Today we are sharing a guest blog from Debra Fileta, Licensed Professional Counselor, while Shaunti is in this season of cancer treatments. Enjoy!

Why Your “Type” Isn’t Always Good For You
Debra Fileta, M.A., LPC

When I was single, I would often imagine what my future relationship was going to be like. I wondered about the kind of guy I’d end up dating and marrying. I’d try to picture who he would be and how he would look. I wondered if when I eventually had a picture of him, would I be proud to show it to my friends, or would I find myself with someone with an amazing heart whom I struggled to find attractive? I know I’m not alone in that worry because I hear from many people who express the same fears and concerns.
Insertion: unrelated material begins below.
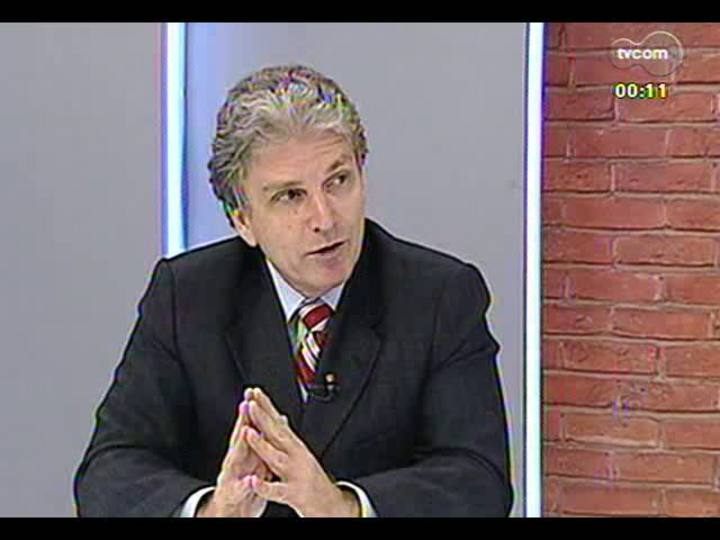 Mãos e Mentes - Chefe de Oncologia do HCPA, Gilberto Schwartsmann - Bloco 4 - 30/05/2013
Finding someone to whom you are physically attracted is an important part of the equation of a healthy relationship. But it’s not the only part of the equation of attraction. It’s important for us to understand that attraction is multi-faceted. While attraction may start as physical, it’s fueled by other aspects of connection: emotional, mental, and spiritual.

 I am thankful that I am married to a man that I find attractive. But I was surprised by my growing attraction to him because he was not my so-called “type.” Physical attraction is a legitimate need in a relationship, but it must be kept in proper perspective, because just because you’re physically attracted to someone, doesn’t mean they’re good for you. Sometimes we’re physically attracted to people because something unhealthy in us, connects with something unhealthy in them. That’s why that initial physical attraction has to be kept in proper perspective. Sometimes it’s skewed by our own internal struggles, and other times, it’s skewed by what the world has led us to believe is “attractive”.  

Healthy expectations

As you are looking at your relationship, it is important to make sure that physical attraction is part of the equation, but more importantly, that you are coming to the table with appropriate expectations. It’s important to remember that expectations of physical perfection or the fulfillment of selfish fantasy are not realistic. Real people have real bodies, and our expectations must be real as well. This is not about finding a supermodel wife or waiting to marry Mr. Universe.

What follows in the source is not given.